8. The recombinantly produced protein or polypeptide of the postsynaptic neurotoxin molecule of Elapidae according to claim (7) above, which protein or polypeptide according to the invention may be glycosylated or may be non-glycosylated depending on the host used in the recombinant production scheme; may or may not contain disulfide bonds. The proteins or polypeptides of the invention may or may not also include an initial methionine residue.
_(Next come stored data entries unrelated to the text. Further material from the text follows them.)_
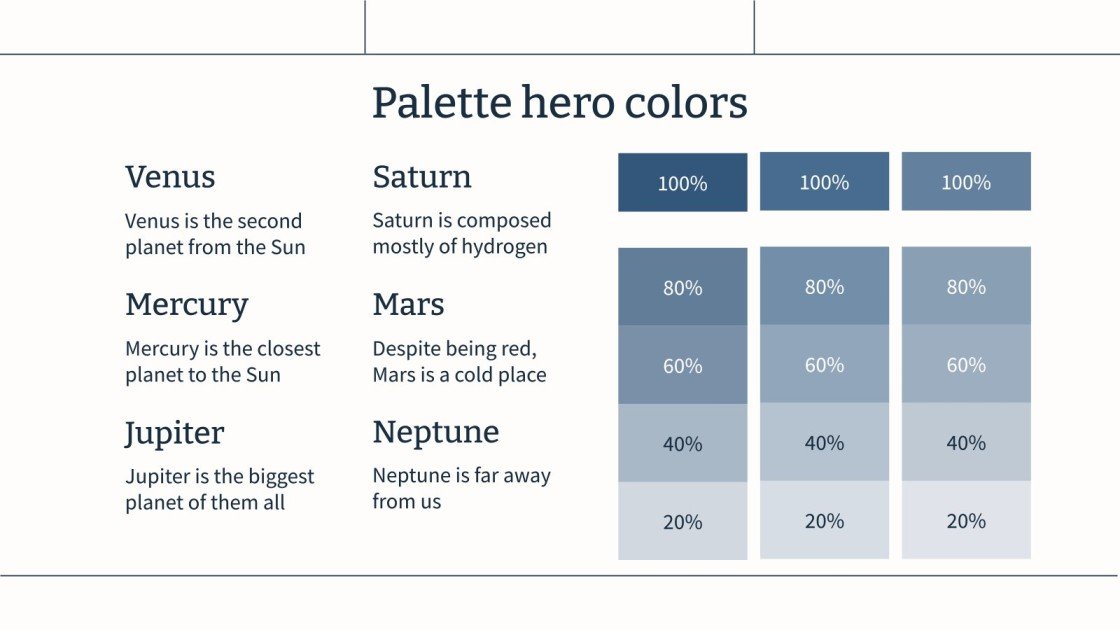 Palette hero colors

Venus

Venus is the second planet from the Sun

Mercury

Mercury is the closest planet to the Sun

Jupiter

Jupiter is the biggest planet of them all

Saturn

Saturn is composed mostly of hydrogen

Mars

Despite being red, Mars is a cold place

Neptune

Neptune is far away from us

| 100% | 100% | 100% |
|---|---|---|
| 80% | 80% | 80% |
| 60% | 60% | 60% |
| 40% | 40% | 40% |
| 20% | 20% | 20% |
9. The protein or polypeptide of the post-synaptic neurotoxin molecule of Elapidae according to claims (1, 2, 6, 7, 8), further characterized in that said protein or polypeptide of the present invention comprises hydrolyzed or enzymatically hydrolyzed fragments, physically and chemically treated derivatives and analogs of said protein or polypeptide of said Elapidae post-synaptic neurotoxin molecule, which are polypeptides that substantially retain the same biological function or activity as said protein or polypeptide of said Elapidae post-synaptic neurotoxin molecule. The fragment, derivative or analogue of the invention may be a polypeptide or protein in which one or more amino acid residues are substituted or a polypeptide or protein having a substituent group in one or more amino acid residues, or a polypeptide or protein fused to another compound (such as a compound that extends the half-life of the polypeptide, e.g., polyethylene glycol, a polypeptide or protein formed by fusion of fatty chains), or an additional amino acid sequence to the sequence of the polypeptide or protein. Such fragments, derivatives and analogs are within the purview of those skilled in the art in view of the description herein.

10. The method of claims (1-2) comprising intravenous, intramuscular, subcutaneous, oral, sublingual, nasal, rectal, intradermal, intraperitoneal or intrathecal administration or transdermal administration; the dosage includes from 1. mu.g/Kg to 2mg/Kg each time.